Using data to generate business value is already a reality in many industries. That said, big data and the analytics we build from it are still in their infancy.
Big data is a term for data sets that are so large or complex traditional data processing applications are inadequate. For many, the idea of big data is scary – very, very, scary. For others, it’s exciting. Whichever side of the fence you’re on, the reality is big data is big news, and it’s something every business should turn to should they want to see significant growth.
And what business doesn’t, right?
Big data is a collection of data from traditional and digital sources inside and outside your company that represents a source for ongoing discovery and analysis. It’s a mix of unstructured data, such as metadata, Twitter tweets, and other social media posts, as well as multi-structured data, derived from interactions between people and machines, such as web applications and web log data.
Industry leaders use phrases such as “volume” (the amount of data), “velocity” (the speed of information generated and flowing into the enterprise) and “variety” (the kind of data available) to begin to frame the big data discussion. Others focus on additional V’s, such as “veracity” and “value”.
As you can see there are many ways to look at it, but there is one thing that is certain; every enterprise needs to fully understand big data, and that means getting past the big data challenges that we go into below.
Finding the right data
Many companies have difficulty identifying the right data and determining how to best use it. In fact, data source discovery often consumes well over half the time spent on analytic projects. That can certainly put a crimp in your analytic ambitions.
The solution: Building data-related business cases often means thinking outside the box, and looking for revenue models different from the traditional business structures. All data professionals and business analysts need to know all the data available, and how to profile, identify, and provision data in a fraction of the time it takes via traditional manual approaches. Essentially, this means building an efficient team to support your analytics.
In today’s hypercompetitive environment, companies not only have to find and analyse the relevant data they need, they must find it quickly. Visualisation helps organisations perform analysis and make decisions fast, but that means going through sheer volumes of data and accessing the level of detail required, all at a high speed.
The solution: One possible answer is installing hardware with increased memory and powerful parallel. Another is grid computing, in which a company puts data in-memory. Both approaches allow you to explore huge data in near real-time.
If data comes from social media content, you need to know who the user is in a general sense. Without some sort of context, visualisation tools offer little value and it takes a lot of understanding to get data in the right shape.
The solution: Have the proper domain expertises in place – in other words, having people that understand where the data comes from by doing the analysis.
The value of data for decision-making purposes will be compromised if it’s not accurate or timely, yet 84 percent of organisations admit to experiencing data quality challenges. Top data quality challenges include improving deliverability, achieving a single customer view, and enhancing insight and loyalty. All of these are extremely important as they look to connect intelligently with consumers.
The solution: It’s crucial for companies to have a data governance or information management process in place to ensure the data is clean. Without effective data management, you will be unable to gain necessary insights or perform required customer analysis.
How you display your meaningful data results becomes difficult when dealing with large amounts of information.

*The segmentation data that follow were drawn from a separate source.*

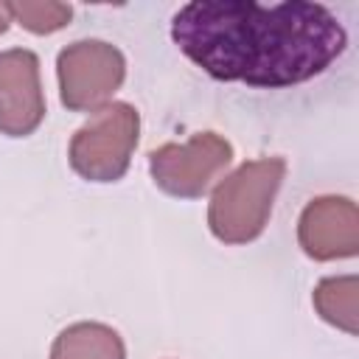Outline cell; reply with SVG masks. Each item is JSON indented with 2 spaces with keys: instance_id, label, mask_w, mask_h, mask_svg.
<instances>
[{
  "instance_id": "obj_1",
  "label": "cell",
  "mask_w": 359,
  "mask_h": 359,
  "mask_svg": "<svg viewBox=\"0 0 359 359\" xmlns=\"http://www.w3.org/2000/svg\"><path fill=\"white\" fill-rule=\"evenodd\" d=\"M174 45L210 79L280 90L325 73L348 34L323 3L194 0L171 20Z\"/></svg>"
},
{
  "instance_id": "obj_2",
  "label": "cell",
  "mask_w": 359,
  "mask_h": 359,
  "mask_svg": "<svg viewBox=\"0 0 359 359\" xmlns=\"http://www.w3.org/2000/svg\"><path fill=\"white\" fill-rule=\"evenodd\" d=\"M286 177L283 157H261L241 163L227 174L208 202V227L222 244L255 241L272 213V202Z\"/></svg>"
},
{
  "instance_id": "obj_3",
  "label": "cell",
  "mask_w": 359,
  "mask_h": 359,
  "mask_svg": "<svg viewBox=\"0 0 359 359\" xmlns=\"http://www.w3.org/2000/svg\"><path fill=\"white\" fill-rule=\"evenodd\" d=\"M137 135V109L126 101H109L76 129L67 149L70 168L87 182H118L132 163Z\"/></svg>"
},
{
  "instance_id": "obj_4",
  "label": "cell",
  "mask_w": 359,
  "mask_h": 359,
  "mask_svg": "<svg viewBox=\"0 0 359 359\" xmlns=\"http://www.w3.org/2000/svg\"><path fill=\"white\" fill-rule=\"evenodd\" d=\"M59 98L73 112H95L112 101L126 79L123 53L104 39H79L56 56Z\"/></svg>"
},
{
  "instance_id": "obj_5",
  "label": "cell",
  "mask_w": 359,
  "mask_h": 359,
  "mask_svg": "<svg viewBox=\"0 0 359 359\" xmlns=\"http://www.w3.org/2000/svg\"><path fill=\"white\" fill-rule=\"evenodd\" d=\"M230 163L233 146L216 132H196L185 143H163L149 151V174L154 185L177 199L202 196Z\"/></svg>"
},
{
  "instance_id": "obj_6",
  "label": "cell",
  "mask_w": 359,
  "mask_h": 359,
  "mask_svg": "<svg viewBox=\"0 0 359 359\" xmlns=\"http://www.w3.org/2000/svg\"><path fill=\"white\" fill-rule=\"evenodd\" d=\"M45 121L39 59L28 48L0 50V135L28 137Z\"/></svg>"
},
{
  "instance_id": "obj_7",
  "label": "cell",
  "mask_w": 359,
  "mask_h": 359,
  "mask_svg": "<svg viewBox=\"0 0 359 359\" xmlns=\"http://www.w3.org/2000/svg\"><path fill=\"white\" fill-rule=\"evenodd\" d=\"M297 241L314 261L353 258L359 252V208L348 196H314L297 222Z\"/></svg>"
},
{
  "instance_id": "obj_8",
  "label": "cell",
  "mask_w": 359,
  "mask_h": 359,
  "mask_svg": "<svg viewBox=\"0 0 359 359\" xmlns=\"http://www.w3.org/2000/svg\"><path fill=\"white\" fill-rule=\"evenodd\" d=\"M50 359H126V345L112 325L84 320L59 331Z\"/></svg>"
},
{
  "instance_id": "obj_9",
  "label": "cell",
  "mask_w": 359,
  "mask_h": 359,
  "mask_svg": "<svg viewBox=\"0 0 359 359\" xmlns=\"http://www.w3.org/2000/svg\"><path fill=\"white\" fill-rule=\"evenodd\" d=\"M311 303L325 323L342 328L351 337L359 334V278L356 275L323 278L314 286Z\"/></svg>"
},
{
  "instance_id": "obj_10",
  "label": "cell",
  "mask_w": 359,
  "mask_h": 359,
  "mask_svg": "<svg viewBox=\"0 0 359 359\" xmlns=\"http://www.w3.org/2000/svg\"><path fill=\"white\" fill-rule=\"evenodd\" d=\"M6 8H8L11 22L39 36L62 31L73 17V8L67 3H53V0H11L6 3Z\"/></svg>"
},
{
  "instance_id": "obj_11",
  "label": "cell",
  "mask_w": 359,
  "mask_h": 359,
  "mask_svg": "<svg viewBox=\"0 0 359 359\" xmlns=\"http://www.w3.org/2000/svg\"><path fill=\"white\" fill-rule=\"evenodd\" d=\"M8 25H11L8 8H6V3H0V34H6V31H8Z\"/></svg>"
}]
</instances>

Imagine trying to display plot points on a graph for analysis when you have 10 billion rows of SKU data!
The solution: Cluster data into a higher-level view where smaller groups of data become visible. By grouping the data together, you gain greater visualisation of your results.
Having the right technology infrastructure is an essential component of big-data success, but it doesn’t necessarily mean investing heavily and overshooting the mark. Sure, there’s the age old saying “If you build it, they will come”, but build it too big for your needs and it’s a recipe for failure.
But, at the same time, you shouldn’t only build the technology stack required for your immediate needs. Prepare for the future.
The solution: Build a technology stack that sits between these two poles. Plan your investments to handle anticipated growth rather than unrealistic growth.
Outliers may not be representative of the majority of data, but they can reveal previously unseen and potentially valuable insights. Outliers typically represent about one to five percent of data, but when you’re working with massive numbers, viewing this can be difficult.
The solution: Remove the outliers from the data and create a separate chart, or bin the results to both view the distribution of data and see the outliers.
This might just be the biggest challenge to overcome. When it comes to bringing big data into the corporate culture, there are two kinds of companies. Some firms – Google, Amazon, and Netflix for example, have big data baked into their business model. Big data was there from the get-go, so it’s never been a major issue.
Then there are business which have always valued intuition and experience as a way to make decisions. It’s these that will struggle to understand the importance of big data, believing they already know their customer without statistical back up.
The solution: Realise the era of big data is here. Data is so prevalent, and technology and analytic solutions will continue to improve. For those that have embraced it, they’ll be able to see their business in ways never thought possible, and for those trailing behind, it’s inevitable you will one day be trumped by this greater insight. To stay competitive, you must be open to big data.